1. To run with MIRROR, use the `--model-prefix "mirror-"` flag with `eval.py`
2. The `run_parallel.sh` script automatically:
   - First runs the benchmark with the baseline model (standard evaluation)
   - Then runs with the MIRROR architecture using the specified model
   - Finally compares results between the two approaches

## Parallel Evaluation Details

The `run_parallel.sh` script provides two argument styles:

### Named Arguments (Recommended)
```bash
./run_parallel.sh --mirror-model "MODEL_ID" [OPTIONS]
```
Options:
- `--mirror-model MODEL`: Model to use for both baseline and MIRROR evaluation
- `--workers N`: Number of worker processes (default: 6)
- `--scenarios LIST`: Comma-separated scenarios to run (default: "1,2,3,4,5")
- `--max-examples N`: Maximum examples per scenario
- `--skip-baseline`: Skip baseline evaluation (run only MIRROR)

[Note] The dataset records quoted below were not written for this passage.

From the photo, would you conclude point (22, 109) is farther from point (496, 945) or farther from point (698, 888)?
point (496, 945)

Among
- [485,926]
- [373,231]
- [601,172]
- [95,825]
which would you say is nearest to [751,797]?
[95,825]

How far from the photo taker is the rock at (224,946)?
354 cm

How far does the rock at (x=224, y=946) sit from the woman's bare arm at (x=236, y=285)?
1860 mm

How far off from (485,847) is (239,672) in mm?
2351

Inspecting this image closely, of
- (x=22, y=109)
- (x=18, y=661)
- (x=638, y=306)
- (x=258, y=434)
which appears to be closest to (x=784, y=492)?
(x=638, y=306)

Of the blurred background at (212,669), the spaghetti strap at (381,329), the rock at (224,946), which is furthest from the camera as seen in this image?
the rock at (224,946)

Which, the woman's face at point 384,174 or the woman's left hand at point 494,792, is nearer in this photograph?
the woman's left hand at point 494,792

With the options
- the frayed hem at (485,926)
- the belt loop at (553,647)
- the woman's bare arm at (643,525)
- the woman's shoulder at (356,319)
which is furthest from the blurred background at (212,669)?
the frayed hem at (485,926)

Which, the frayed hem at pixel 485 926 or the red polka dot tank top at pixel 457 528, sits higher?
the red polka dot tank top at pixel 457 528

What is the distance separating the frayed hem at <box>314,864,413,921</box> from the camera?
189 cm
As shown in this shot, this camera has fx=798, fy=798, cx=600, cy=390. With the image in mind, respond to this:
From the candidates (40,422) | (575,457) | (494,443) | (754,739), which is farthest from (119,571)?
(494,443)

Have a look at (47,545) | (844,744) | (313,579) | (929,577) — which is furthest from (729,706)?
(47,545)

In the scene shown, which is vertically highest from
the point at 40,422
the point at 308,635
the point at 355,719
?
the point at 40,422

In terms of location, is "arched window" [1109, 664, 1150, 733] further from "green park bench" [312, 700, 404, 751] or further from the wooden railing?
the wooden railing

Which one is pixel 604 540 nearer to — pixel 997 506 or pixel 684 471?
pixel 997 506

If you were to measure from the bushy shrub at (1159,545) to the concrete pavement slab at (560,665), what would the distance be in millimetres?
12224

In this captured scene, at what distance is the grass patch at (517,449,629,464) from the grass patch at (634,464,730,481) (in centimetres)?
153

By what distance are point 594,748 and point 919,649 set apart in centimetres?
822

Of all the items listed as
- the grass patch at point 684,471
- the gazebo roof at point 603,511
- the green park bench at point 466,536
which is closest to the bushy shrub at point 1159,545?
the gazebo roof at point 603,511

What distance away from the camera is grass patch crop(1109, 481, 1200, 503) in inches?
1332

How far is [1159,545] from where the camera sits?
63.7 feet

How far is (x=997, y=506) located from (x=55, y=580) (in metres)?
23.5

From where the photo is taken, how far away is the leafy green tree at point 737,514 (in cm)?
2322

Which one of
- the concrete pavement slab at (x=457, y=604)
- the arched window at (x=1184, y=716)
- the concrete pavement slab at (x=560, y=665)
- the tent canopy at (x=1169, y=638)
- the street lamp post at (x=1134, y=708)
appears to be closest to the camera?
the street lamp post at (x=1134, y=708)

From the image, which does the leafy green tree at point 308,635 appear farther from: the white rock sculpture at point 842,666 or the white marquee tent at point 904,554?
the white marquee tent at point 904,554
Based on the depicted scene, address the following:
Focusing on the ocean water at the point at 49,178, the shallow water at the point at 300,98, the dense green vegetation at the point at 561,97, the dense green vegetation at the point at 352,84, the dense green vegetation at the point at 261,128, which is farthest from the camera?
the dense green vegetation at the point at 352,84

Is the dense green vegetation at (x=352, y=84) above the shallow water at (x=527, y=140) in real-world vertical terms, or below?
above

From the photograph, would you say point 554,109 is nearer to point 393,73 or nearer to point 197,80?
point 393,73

### Positional Arguments (Backward Compatibility)
```bash
./run_parallel.sh [BASELINE_MODEL] [MIRROR_MODEL] [WORKERS]
```
- First argument: Model for baseline (currently both baseline and MIRROR use the same model)
- Second argument: Model for MIRROR (used as the model ID)
- Third argument: Number of workers

The script automatically:
1. Creates a timestamped results directory
2. Runs multiple scenarios in parallel across separate processes
3. Saves results to organized subdirectories
4. Runs comparison analysis between baseline and MIRROR results

## Comparison and Visualization

1. Basic visualizations are automatically generated when running eval.py
2. For more advanced comparisons between model runs, use the compare_models.py script:
```bash
python3 compare_models.py --base-model "Model1" --comparison-model "Model2" --base-file <path> --comparison-file <path>
```

3. The `run_parallel.sh` script automatically runs both comparison tools after evaluating both models:
   - Detailed model comparison using the `compare_models.py` script
   - Average performance comparison with confidence intervals using the `compare_averages.py` script

4. For aggregate comparisons across multiple result sets, use compare_aggregate.py:
```bash
python3 compare_aggregate.py --results-dirs DIR1 [DIR2 DIR3...] --baseline-label "Baseline" --mirror-label "MIRROR" --output output.png
```

5. Statistical Analysis:
   - The average comparison includes 95% confidence intervals to show reliability of results
   - T-tests are performed to determine statistical significance of differences
   - Both overall averages and per-scenario breakdowns are provided

Comparison tools command line options:
```bash
# Detailed comparison
python3 compare_models.py --base-model "MIRROR" --comparison-model "Baseline" --base-file <path> --comparison-file <path>

# Average comparison with confidence intervals
python3 compare_averages.py --results-dir <dir> --baseline <path> --mirror <path> --baseline-name "Baseline" --mirror-name "MIRROR"

# Aggregate comparison across multiple result sets
python3 compare_aggregate.py --results-dirs DIR1 [DIR2 DIR3...] --baseline-label "Baseline" --mirror-label "MIRROR" --output output.png
```

## Results

Results will be saved in a timestamped directory, with subdirectories for:
- baseline: Contains the baseline model evaluation results
- mirror: Contains the MIRROR architecture evaluation results  
- comparison: Contains comparison charts and analysis

Each model evaluation produces:
- `eval_results_binary.xlsx`: Clear pass/fail evaluations 
- `eval_results_neutral.xlsx`: Ambiguous evaluations requiring manual review

The comparison directory will contain:
- Detailed scenario comparisons from `compare_models.py`
- Average performance bar chart with 95% confidence intervals from `compare_averages.py`
- Scenario-by-scenario performance breakdown with confidence intervals
- Aggregate comparisons across multiple runs from `compare_aggregate.py`

## Note

This project requires API keys for various language models. Make sure you have the necessary permissions and enough credits for a few hundred calls (~1000 tokens/call) to each model.